WHAT THE TASK REQUIRES - In the listing below, quote verbatim every line from the one containing "By vertical placement, which" up to and including the one containing "5750 millimetres".

(Listing of spatial reasoning questions)
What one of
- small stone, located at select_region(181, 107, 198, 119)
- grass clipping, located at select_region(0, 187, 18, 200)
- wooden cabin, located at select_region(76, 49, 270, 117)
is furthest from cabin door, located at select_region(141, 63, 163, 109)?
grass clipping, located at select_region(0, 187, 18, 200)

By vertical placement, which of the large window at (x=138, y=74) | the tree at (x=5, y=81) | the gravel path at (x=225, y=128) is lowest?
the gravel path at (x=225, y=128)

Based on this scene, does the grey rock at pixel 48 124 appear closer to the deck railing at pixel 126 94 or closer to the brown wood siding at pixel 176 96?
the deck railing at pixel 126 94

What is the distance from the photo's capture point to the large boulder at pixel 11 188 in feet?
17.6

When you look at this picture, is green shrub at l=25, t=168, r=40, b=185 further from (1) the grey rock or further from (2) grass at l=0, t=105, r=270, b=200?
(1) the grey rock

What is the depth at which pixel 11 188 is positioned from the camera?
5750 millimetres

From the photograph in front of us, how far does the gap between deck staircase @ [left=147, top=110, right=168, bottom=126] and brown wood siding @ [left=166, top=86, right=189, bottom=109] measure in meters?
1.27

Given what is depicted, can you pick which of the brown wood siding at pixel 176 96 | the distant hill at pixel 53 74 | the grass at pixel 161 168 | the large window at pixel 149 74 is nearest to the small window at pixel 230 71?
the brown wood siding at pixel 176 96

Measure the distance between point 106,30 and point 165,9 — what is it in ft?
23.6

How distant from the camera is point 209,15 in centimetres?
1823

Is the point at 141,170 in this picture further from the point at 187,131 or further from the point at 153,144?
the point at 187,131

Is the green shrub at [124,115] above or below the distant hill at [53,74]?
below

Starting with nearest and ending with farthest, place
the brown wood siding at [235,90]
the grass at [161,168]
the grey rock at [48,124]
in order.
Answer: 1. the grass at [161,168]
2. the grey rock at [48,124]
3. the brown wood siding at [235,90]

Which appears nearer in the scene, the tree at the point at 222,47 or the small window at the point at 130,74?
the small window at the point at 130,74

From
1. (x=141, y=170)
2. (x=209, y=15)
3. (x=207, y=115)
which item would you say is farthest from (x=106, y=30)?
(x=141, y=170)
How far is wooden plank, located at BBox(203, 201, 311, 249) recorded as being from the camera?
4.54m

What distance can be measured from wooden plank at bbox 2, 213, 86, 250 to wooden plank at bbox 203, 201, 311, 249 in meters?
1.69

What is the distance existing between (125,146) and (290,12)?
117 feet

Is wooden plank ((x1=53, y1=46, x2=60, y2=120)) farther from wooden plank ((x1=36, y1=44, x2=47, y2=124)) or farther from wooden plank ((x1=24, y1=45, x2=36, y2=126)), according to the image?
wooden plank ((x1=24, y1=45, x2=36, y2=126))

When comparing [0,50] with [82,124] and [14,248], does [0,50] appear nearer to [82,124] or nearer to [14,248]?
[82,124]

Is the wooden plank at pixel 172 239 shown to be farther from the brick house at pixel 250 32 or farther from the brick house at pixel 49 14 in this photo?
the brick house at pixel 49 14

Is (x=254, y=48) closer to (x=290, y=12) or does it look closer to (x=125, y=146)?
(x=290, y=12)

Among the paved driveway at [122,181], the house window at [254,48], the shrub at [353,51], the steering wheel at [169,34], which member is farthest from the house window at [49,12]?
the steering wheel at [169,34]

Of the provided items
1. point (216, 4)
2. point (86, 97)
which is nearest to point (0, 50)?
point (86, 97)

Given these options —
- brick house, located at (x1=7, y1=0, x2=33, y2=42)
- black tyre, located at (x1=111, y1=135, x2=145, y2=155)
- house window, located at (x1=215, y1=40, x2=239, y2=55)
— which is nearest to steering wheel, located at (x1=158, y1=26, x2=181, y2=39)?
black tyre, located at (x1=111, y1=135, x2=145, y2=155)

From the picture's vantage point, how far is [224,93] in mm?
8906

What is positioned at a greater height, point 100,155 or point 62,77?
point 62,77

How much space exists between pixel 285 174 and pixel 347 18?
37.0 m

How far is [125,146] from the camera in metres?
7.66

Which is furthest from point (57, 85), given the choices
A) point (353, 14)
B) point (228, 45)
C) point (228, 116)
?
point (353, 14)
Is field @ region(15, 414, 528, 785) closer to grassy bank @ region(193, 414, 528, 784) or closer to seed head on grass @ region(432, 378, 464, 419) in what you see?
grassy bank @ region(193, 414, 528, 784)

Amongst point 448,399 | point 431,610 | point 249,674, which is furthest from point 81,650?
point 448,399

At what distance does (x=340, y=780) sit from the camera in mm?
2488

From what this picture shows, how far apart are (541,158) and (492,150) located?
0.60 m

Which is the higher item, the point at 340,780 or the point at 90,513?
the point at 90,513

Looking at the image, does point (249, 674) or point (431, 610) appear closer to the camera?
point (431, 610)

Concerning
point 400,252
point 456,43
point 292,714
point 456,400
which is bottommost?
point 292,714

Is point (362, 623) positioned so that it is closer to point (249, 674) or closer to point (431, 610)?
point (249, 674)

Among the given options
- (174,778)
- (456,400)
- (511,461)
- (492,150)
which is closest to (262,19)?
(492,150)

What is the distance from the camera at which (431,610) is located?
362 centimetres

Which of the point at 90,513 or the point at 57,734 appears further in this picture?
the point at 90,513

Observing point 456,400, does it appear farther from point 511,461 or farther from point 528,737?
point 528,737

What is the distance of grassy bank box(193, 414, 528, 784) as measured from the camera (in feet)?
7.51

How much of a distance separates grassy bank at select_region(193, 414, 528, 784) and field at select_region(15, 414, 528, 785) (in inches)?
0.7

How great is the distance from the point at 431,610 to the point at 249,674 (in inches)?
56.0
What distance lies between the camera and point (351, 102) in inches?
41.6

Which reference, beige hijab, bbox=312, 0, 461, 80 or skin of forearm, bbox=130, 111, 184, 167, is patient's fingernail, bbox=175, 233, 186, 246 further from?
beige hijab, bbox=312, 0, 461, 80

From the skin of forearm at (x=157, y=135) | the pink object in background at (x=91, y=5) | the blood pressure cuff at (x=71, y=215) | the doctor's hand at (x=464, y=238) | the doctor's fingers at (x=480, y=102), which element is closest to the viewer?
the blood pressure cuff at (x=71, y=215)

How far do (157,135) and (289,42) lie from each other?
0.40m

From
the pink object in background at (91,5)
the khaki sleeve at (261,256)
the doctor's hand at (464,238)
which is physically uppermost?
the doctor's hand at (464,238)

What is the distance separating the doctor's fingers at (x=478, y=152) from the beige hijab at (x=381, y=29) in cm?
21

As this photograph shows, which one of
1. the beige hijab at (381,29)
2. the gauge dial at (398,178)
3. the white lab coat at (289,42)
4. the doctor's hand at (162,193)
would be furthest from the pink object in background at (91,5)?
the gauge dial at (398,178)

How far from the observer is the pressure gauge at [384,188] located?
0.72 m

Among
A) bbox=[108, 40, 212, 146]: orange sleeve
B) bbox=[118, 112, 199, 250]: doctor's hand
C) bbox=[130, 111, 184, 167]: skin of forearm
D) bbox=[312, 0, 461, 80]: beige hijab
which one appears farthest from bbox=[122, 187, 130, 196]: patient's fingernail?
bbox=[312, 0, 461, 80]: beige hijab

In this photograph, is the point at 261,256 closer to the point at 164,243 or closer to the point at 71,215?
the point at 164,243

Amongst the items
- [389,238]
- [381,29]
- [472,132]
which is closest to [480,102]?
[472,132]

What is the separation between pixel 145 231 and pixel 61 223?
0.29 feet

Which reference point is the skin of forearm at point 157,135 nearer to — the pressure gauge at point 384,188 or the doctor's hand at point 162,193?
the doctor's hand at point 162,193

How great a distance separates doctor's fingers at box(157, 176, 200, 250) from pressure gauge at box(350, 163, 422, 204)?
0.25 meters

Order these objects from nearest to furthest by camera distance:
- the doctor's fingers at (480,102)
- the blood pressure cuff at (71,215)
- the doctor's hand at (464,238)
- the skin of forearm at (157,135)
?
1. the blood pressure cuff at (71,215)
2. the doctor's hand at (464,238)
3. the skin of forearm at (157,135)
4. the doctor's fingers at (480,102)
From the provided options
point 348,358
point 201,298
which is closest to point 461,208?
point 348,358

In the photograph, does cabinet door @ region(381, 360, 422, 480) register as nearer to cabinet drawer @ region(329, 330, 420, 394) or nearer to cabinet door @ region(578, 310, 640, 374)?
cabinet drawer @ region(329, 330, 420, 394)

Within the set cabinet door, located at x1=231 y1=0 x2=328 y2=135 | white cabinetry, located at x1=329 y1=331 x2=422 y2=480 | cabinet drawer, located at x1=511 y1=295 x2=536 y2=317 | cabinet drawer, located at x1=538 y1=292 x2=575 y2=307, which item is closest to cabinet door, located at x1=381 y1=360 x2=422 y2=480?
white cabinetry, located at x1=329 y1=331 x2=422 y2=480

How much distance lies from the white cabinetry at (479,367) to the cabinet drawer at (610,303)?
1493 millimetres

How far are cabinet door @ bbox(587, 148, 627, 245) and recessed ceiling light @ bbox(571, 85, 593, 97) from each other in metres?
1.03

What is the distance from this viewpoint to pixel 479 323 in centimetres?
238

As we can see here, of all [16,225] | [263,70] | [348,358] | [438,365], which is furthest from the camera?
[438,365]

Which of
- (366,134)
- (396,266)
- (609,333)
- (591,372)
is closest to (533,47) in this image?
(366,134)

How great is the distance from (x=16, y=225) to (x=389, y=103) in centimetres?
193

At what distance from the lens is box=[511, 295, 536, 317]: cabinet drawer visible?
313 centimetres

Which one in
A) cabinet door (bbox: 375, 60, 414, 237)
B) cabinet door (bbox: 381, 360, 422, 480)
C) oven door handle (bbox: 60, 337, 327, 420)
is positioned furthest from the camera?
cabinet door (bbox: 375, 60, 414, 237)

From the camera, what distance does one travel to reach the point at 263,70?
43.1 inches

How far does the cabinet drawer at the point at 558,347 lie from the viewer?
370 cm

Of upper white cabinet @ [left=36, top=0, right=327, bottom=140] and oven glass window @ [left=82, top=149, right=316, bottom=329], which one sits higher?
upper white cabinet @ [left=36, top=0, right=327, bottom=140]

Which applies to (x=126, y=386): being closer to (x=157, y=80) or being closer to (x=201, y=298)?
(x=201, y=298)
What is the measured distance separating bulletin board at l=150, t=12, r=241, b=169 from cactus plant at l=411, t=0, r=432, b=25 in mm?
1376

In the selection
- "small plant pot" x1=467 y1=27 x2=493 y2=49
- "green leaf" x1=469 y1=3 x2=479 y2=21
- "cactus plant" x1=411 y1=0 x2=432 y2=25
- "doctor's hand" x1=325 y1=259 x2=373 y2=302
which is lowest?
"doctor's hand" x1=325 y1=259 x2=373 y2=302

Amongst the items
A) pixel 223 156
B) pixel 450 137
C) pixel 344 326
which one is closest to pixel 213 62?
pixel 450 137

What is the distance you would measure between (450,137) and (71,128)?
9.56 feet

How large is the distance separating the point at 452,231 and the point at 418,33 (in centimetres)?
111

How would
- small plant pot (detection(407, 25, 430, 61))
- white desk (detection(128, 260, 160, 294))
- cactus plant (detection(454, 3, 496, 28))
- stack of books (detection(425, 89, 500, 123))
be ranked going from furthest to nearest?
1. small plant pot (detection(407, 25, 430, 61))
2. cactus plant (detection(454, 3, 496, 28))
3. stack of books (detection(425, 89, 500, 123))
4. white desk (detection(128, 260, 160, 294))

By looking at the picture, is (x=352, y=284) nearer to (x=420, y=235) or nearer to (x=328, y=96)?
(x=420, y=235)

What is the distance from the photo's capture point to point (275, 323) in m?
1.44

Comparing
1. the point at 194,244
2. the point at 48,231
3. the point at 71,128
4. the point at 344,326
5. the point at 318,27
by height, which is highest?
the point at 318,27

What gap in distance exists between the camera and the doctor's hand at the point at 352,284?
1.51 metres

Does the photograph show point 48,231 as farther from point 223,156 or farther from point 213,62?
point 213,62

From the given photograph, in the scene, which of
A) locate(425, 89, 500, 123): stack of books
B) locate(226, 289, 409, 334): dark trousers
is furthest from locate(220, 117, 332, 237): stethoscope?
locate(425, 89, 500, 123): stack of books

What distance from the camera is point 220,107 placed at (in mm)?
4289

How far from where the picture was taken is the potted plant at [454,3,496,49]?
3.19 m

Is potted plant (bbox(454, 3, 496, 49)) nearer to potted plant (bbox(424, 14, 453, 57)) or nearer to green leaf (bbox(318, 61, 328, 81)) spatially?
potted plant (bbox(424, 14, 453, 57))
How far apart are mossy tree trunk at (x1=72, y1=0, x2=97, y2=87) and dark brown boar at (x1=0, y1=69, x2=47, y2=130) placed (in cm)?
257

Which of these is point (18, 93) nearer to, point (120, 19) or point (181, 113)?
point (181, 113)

THE RESPONSE -
By vertical placement, which of the large window at (x=138, y=74) | the tree at (x=5, y=81) | the gravel path at (x=225, y=128) is lowest?
the gravel path at (x=225, y=128)

Based on this scene, does the grey rock at pixel 48 124 appear closer to the deck railing at pixel 126 94 or closer to the brown wood siding at pixel 176 96?
the deck railing at pixel 126 94

What is the distance from the photo's capture point to the large boulder at pixel 11 188 in feet?
17.6

When you look at this picture, is green shrub at l=25, t=168, r=40, b=185 further from (1) the grey rock or further from (2) grass at l=0, t=105, r=270, b=200?
(1) the grey rock

What is the depth at which pixel 11 188 is positioned from the camera?
5750 millimetres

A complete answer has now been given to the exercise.